The computational power of astrocyte mediated synaptic plasticity

Abstract

Research in the last two decades has made clear that astrocytes play a crucial role in the brain beyond their functions in energy metabolism and homeostasis. Many studies have shown that astrocytes can dynamically modulate neuronal excitability and synaptic plasticity, and might participate in higher brain functions like learning and memory. With the plethora of astrocyte mediated signaling processes described in the literature today, the current challenge is to identify, which of these processes happen under what physiological condition, and how this shapes information processing and, ultimately, behavior. To answer these questions will require a combination of advanced physiological, genetical, and behavioral experiments. Additionally, mathematical modeling will prove crucial for testing predictions on the possible functions of astrocytes in neuronal networks, and to generate novel ideas as to how astrocytes can contribute to the complexity of the brain.
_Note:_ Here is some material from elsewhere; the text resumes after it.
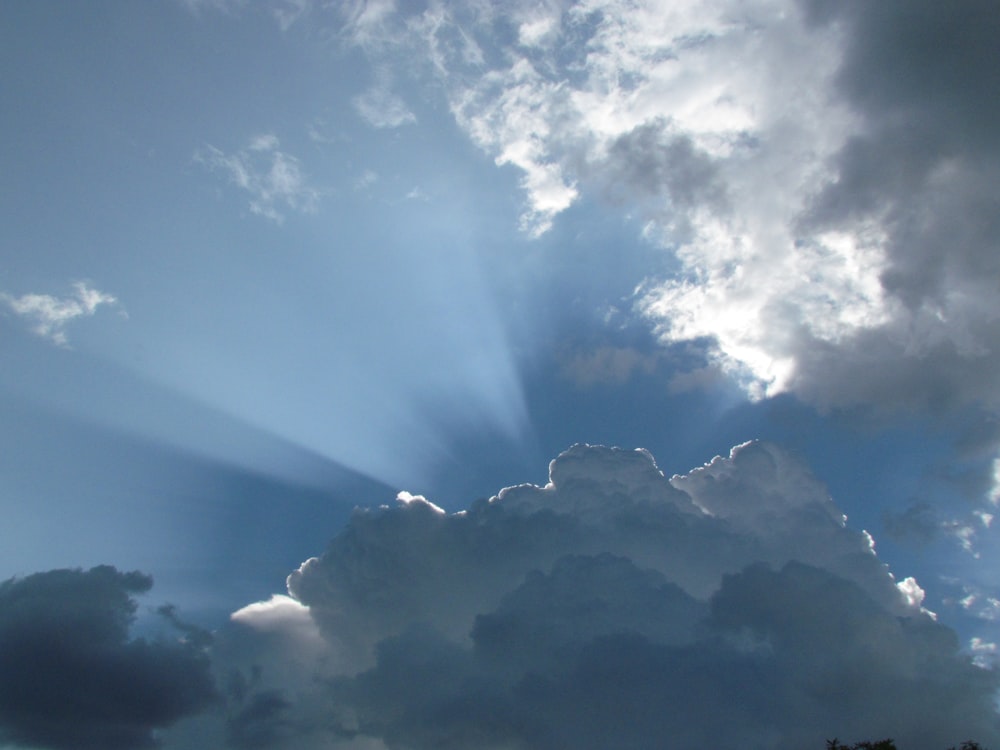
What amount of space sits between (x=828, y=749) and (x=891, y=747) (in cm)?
1055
Here, we aim to provide an outline of how astrocytes can interact with neurons. We do this by reviewing recent experimental literature on astrocyte-neuron interactions, discussing the dynamic effects of astrocytes on neuronal excitability and short- and long-term synaptic plasticity. Finally, we will outline the potential computational functions that astrocyte-neuron interactions can serve in the brain. We will discuss how astrocytes could govern metaplasticity in the brain, how they might organize the clustering of synaptic inputs, and how they could function as memory elements for neuronal activity. We conclude that astrocytes can enhance the computational power of neuronal networks in previously unexpected ways.
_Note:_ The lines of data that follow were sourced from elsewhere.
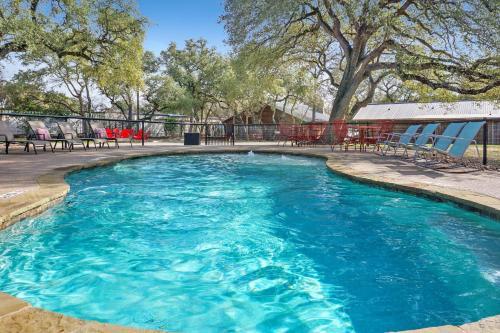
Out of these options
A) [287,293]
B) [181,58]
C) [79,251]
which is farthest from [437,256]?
[181,58]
Keywords: STDP; astrocytes; calcium; computation; heterosynaptic plasticity; metaplasticity; spike-timing-dependent plasticity; synaptic plasticity.

Figure 1

Spatial properties of astrocytic Ca²⁺ signals. Left: close-up view of a single astrocyte (pink) together with presynaptic (blue) and postsynaptic (yellow) neuronal elements. (1) Local Ca²⁺ signals (spread ~4 μm) can occur upon activity at a putative single neighboring synapse. (2) More robust regional events (spread ~12 μm) occur presumably when an astrocyte process senses release at several neighboring sites simultaneously. Middle, Right: zoomed out view of a network of astrocytes (pink) and neurons (yellow). Upon stronger stimulation an astrocyte Ca²⁺ signal can be generalized to the entire astrocyte (3), or spread through a network of neighboring astrocytes (4).

Figure 2

Astrocyte mediated metaplasticity. (A) Left: under basal conditions astrocytes release a basal tone of d-serine (green) which is sensed by neuronal NMDARs. Right: when astrocytes are stimulated, for example by the activation of cholinergic fibers, this leads to an increased release of d-serine from the astrocytes, which leads to an increased availability of neuronal NMDARs for activation. (B) Hypothetical BCM curve for the induction of LTP and LTD. Depending on the concentration of astrocyte-derived d-serine, the neuronal activity requirements for induction of LTP and LTD will shift.

Figure 3

Astrocytes as memory elements. (A) Schematic representation of the pathway leading to t-LTD at developing neocortical synapses. A postsynaptic action potential leads to Ca²⁺ influx into the postsynaptic neuron (1). When this is followed by a presynaptic action potential, leading to activation of mGluRs (2), PLC is strongly activated (3), leading to the synthesis of endocannabinoids. These endocannabinoids leave the postsynaptic neuron to activate astrocytic CB₁Rs (4), which cause release of Ca²⁺ from intracellular stores (5). The resultant Ca²⁺ transients trigger vesicular release of glutamate from the astrocyte, which in turn activates presynaptic NMDARs (6). This leads to a long-lasting depression in presynaptic release probability (7). (B) Astrocytes could act as memory elements. Schematic showing the action potential activity of a presynaptic (bottom, blue) and a postsynaptic (top, yellow) neuron, as well as the Ca²⁺ activity of a neighboring astrocyte (middle, pink). By sensing the buildup of endocannabinoids during subsequent pairings, astrocyte activity would gradually increase during the induction of t-LTD. t-LTD could then be induced only when astrocyte activity reaches a certain threshold (dotted line).